>> begin

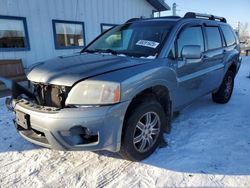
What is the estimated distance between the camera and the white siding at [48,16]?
7.90m

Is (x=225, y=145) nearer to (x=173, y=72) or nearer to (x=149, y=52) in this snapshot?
(x=173, y=72)

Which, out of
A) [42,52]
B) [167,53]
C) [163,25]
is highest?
[163,25]

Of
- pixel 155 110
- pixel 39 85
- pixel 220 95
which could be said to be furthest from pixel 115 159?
pixel 220 95

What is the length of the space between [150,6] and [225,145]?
1064 centimetres

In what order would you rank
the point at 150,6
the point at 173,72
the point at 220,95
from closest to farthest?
the point at 173,72 → the point at 220,95 → the point at 150,6

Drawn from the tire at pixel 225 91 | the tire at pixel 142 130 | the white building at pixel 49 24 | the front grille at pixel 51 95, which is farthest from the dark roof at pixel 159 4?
the front grille at pixel 51 95

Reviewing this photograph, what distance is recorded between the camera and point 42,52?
8.62 m

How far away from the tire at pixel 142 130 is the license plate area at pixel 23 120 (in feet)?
3.62

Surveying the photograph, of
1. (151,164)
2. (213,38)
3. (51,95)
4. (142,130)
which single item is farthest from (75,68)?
(213,38)

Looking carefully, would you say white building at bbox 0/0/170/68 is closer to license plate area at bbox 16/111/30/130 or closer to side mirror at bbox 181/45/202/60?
license plate area at bbox 16/111/30/130

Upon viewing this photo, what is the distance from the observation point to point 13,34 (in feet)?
25.8

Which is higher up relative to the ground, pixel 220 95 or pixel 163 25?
pixel 163 25

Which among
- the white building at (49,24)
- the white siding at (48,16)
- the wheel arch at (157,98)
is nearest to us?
the wheel arch at (157,98)

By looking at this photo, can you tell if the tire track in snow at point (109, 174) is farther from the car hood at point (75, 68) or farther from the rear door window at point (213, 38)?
the rear door window at point (213, 38)
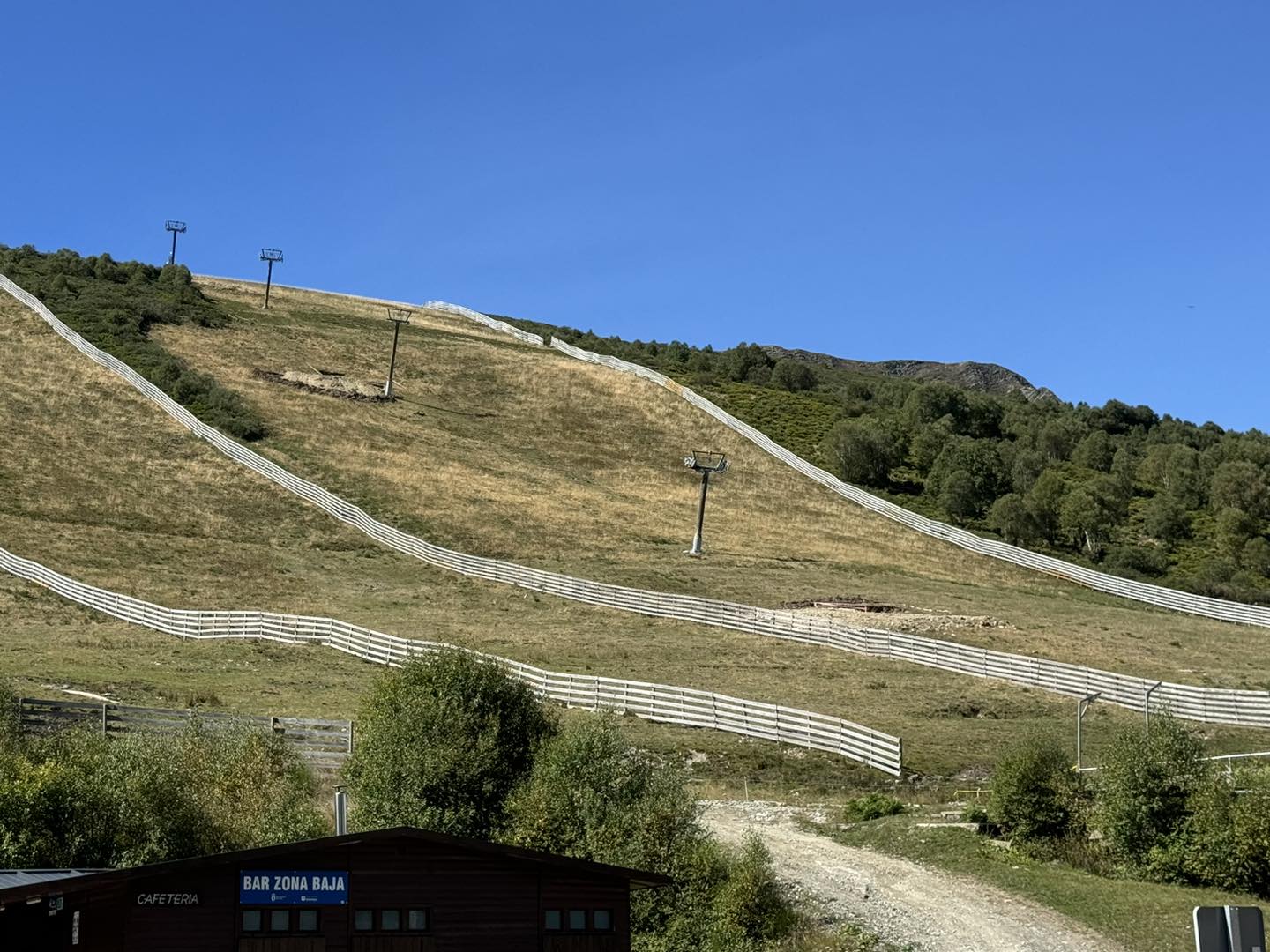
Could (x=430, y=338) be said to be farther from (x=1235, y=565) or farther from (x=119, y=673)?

>> end

• _Work instructions_: Put the lines into a Markdown table with the columns "No." and "Line". Include everything from the first line of the records up to and including the line with "the point at 173,72 →", number each row, and skip blank lines and pictures.

• _Reply_:
| No. | Line |
|---|---|
| 1 | What is the estimated distance between the camera and the white siding at [48,16]? |
| 2 | 7.90m |
| 3 | Is (x=225, y=145) nearer to (x=173, y=72) or nearer to (x=149, y=52) in this snapshot? |
| 4 | (x=173, y=72) |
| 5 | Which, out of |
| 6 | A) [42,52] |
| 7 | B) [167,53] |
| 8 | C) [163,25] |
| 9 | is highest? |
| 10 | [163,25] |
| 11 | Of |
| 12 | - pixel 155 110 |
| 13 | - pixel 39 85 |
| 14 | - pixel 220 95 |
| 15 | which could be said to be furthest from pixel 115 159? |
| 16 | pixel 220 95 |
| 17 | What is the length of the space between [150,6] and [225,145]? |
| 18 | 1064 centimetres |
| 19 | In what order would you rank |
| 20 | the point at 150,6 |
| 21 | the point at 173,72 |
| 22 | the point at 220,95 |
| 23 | from closest to farthest? |
| 24 | the point at 173,72 → the point at 220,95 → the point at 150,6 |